**Work to do**
Reproduce verbatim the lines of the material from the line containing "What physical distance" through the last line of the material, inclusive.

**Source records**

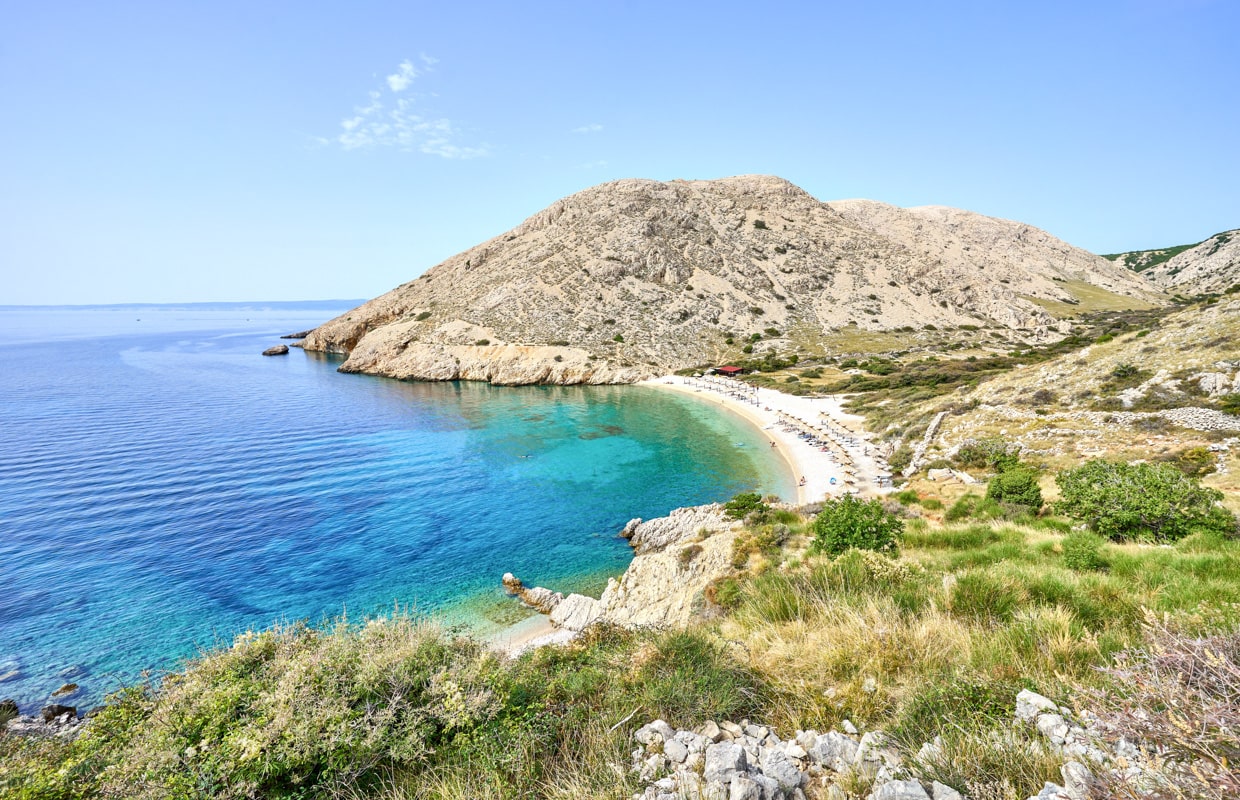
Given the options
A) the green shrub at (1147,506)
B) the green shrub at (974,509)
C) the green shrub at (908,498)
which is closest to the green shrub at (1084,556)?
the green shrub at (1147,506)

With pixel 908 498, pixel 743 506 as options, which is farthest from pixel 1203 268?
pixel 743 506

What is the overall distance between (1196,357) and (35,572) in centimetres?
5861

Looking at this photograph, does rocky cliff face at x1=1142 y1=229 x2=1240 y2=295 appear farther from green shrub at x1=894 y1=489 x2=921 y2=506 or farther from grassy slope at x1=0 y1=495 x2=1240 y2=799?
grassy slope at x1=0 y1=495 x2=1240 y2=799

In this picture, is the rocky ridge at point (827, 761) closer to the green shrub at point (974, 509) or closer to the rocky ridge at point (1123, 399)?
the green shrub at point (974, 509)

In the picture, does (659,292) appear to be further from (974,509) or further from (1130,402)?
(974,509)

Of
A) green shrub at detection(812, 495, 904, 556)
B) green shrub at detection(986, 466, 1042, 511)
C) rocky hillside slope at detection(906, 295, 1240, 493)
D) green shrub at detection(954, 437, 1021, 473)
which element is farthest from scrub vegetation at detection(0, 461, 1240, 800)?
green shrub at detection(954, 437, 1021, 473)

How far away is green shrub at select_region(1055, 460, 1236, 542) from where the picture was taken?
1177 cm

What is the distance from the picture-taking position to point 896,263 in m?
114

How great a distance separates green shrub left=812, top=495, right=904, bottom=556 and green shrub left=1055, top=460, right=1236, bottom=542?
4918mm

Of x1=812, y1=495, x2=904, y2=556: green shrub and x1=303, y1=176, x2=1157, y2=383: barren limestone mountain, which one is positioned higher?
x1=303, y1=176, x2=1157, y2=383: barren limestone mountain

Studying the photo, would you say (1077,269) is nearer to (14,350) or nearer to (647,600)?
(647,600)

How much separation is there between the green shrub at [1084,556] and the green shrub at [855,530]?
3.54 meters

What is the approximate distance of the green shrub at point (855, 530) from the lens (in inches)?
517

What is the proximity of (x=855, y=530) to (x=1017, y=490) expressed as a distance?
878 centimetres
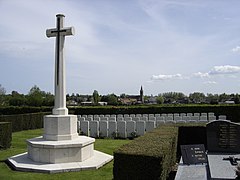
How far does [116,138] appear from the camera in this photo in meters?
13.7

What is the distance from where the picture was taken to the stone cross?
27.2 ft

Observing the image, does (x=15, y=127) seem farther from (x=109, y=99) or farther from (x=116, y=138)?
(x=109, y=99)

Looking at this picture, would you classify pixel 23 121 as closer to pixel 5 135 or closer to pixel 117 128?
pixel 117 128

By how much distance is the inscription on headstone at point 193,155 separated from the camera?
6461 mm

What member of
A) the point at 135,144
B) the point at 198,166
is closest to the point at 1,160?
the point at 135,144

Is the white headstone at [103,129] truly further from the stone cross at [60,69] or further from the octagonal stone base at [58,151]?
the octagonal stone base at [58,151]

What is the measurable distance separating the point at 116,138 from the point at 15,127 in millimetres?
7591

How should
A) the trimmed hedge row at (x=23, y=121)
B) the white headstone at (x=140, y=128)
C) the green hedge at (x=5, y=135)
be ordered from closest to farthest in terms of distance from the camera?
the green hedge at (x=5, y=135) → the white headstone at (x=140, y=128) → the trimmed hedge row at (x=23, y=121)

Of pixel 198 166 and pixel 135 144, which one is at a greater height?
pixel 135 144

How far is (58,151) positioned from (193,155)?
11.5 ft

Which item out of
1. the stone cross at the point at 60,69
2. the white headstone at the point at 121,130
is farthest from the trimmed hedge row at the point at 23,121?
the stone cross at the point at 60,69

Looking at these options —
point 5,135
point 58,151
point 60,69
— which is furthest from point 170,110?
point 58,151

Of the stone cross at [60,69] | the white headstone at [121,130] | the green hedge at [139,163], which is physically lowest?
the white headstone at [121,130]

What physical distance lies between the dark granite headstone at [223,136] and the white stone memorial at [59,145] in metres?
2.99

**Task result**
What physical distance lies between the dark granite headstone at [223,136] and the white stone memorial at [59,145] in metres?
2.99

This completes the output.